* _Task details_:
Please copy out everything in the blog post about a warm November day below, from "We have been" down to "every single thing!!!", word for word.

Wednesday, November 10, 2010

A Beautiful Day To Play!

                                                                           
                                                    M and H giving a little sibling love 
I heart this weather!!!!  We are having weather in the upper 70's and this momma is loving it!!!  We took the bikes to the park after school and rode until it was about dark....which is about 5:00 these days:(.....  I would be game to live somewhere that had weather like this everyday, 365!  I had already mourned the arrival of the cold weather.....Pulled out all the coats.....Put away all the shorts.....Have been applying Vaseline to my children's chapped faces........AND then a warm front!!!  I will take it.....THANK YOU very much....any day I can get to play with my children outside before we are stuck inside all winter, I am going to take full advantage of...

H and M are exhausted when we are driving home and Matthew is staring out the window.  I said, "Are you tired?"......and he said....."Yes....but I just wish Lincoln was here with us."  What a sweet boy!  I wonder what his little mind was sitting there thinking about....what he was picturing?  My sweet, M, can't wait to be a big brother. 

We have been busy with all the extra activities going on for the Holidays!  So far...H is an Angel in the church praise choir production at church......She is a tree in the Nutcracker presentation at the local theatre......and she has tried out to be a reindeer sister in her school play for Christmas (haven't heard the outcome of that audition, yet)..... She has found a new confidence and love of performing this year and I can't wait to watch her in every single thing!!!

* _Source material_:
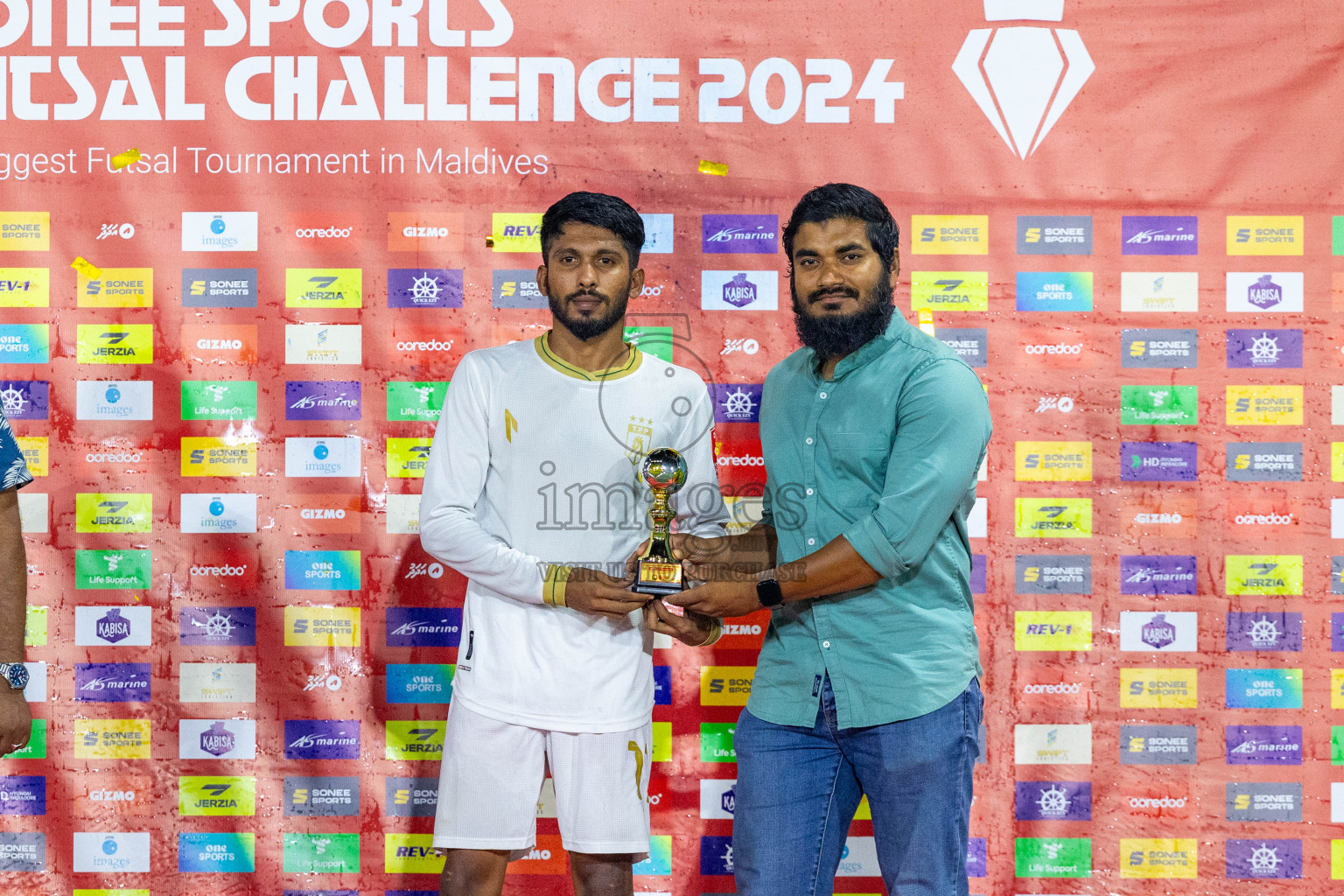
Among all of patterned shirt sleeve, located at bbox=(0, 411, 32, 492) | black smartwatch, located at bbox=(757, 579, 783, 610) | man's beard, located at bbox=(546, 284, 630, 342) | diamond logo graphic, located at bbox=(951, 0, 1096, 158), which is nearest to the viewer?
patterned shirt sleeve, located at bbox=(0, 411, 32, 492)

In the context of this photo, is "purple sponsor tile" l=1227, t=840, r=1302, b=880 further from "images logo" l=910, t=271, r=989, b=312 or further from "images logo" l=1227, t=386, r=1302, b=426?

* _Task answer_:
We have been busy with all the extra activities going on for the Holidays!  So far...H is an Angel in the church praise choir production at church......She is a tree in the Nutcracker presentation at the local theatre......and she has tried out to be a reindeer sister in her school play for Christmas (haven't heard the outcome of that audition, yet)..... She has found a new confidence and love of performing this year and I can't wait to watch her in every single thing!!!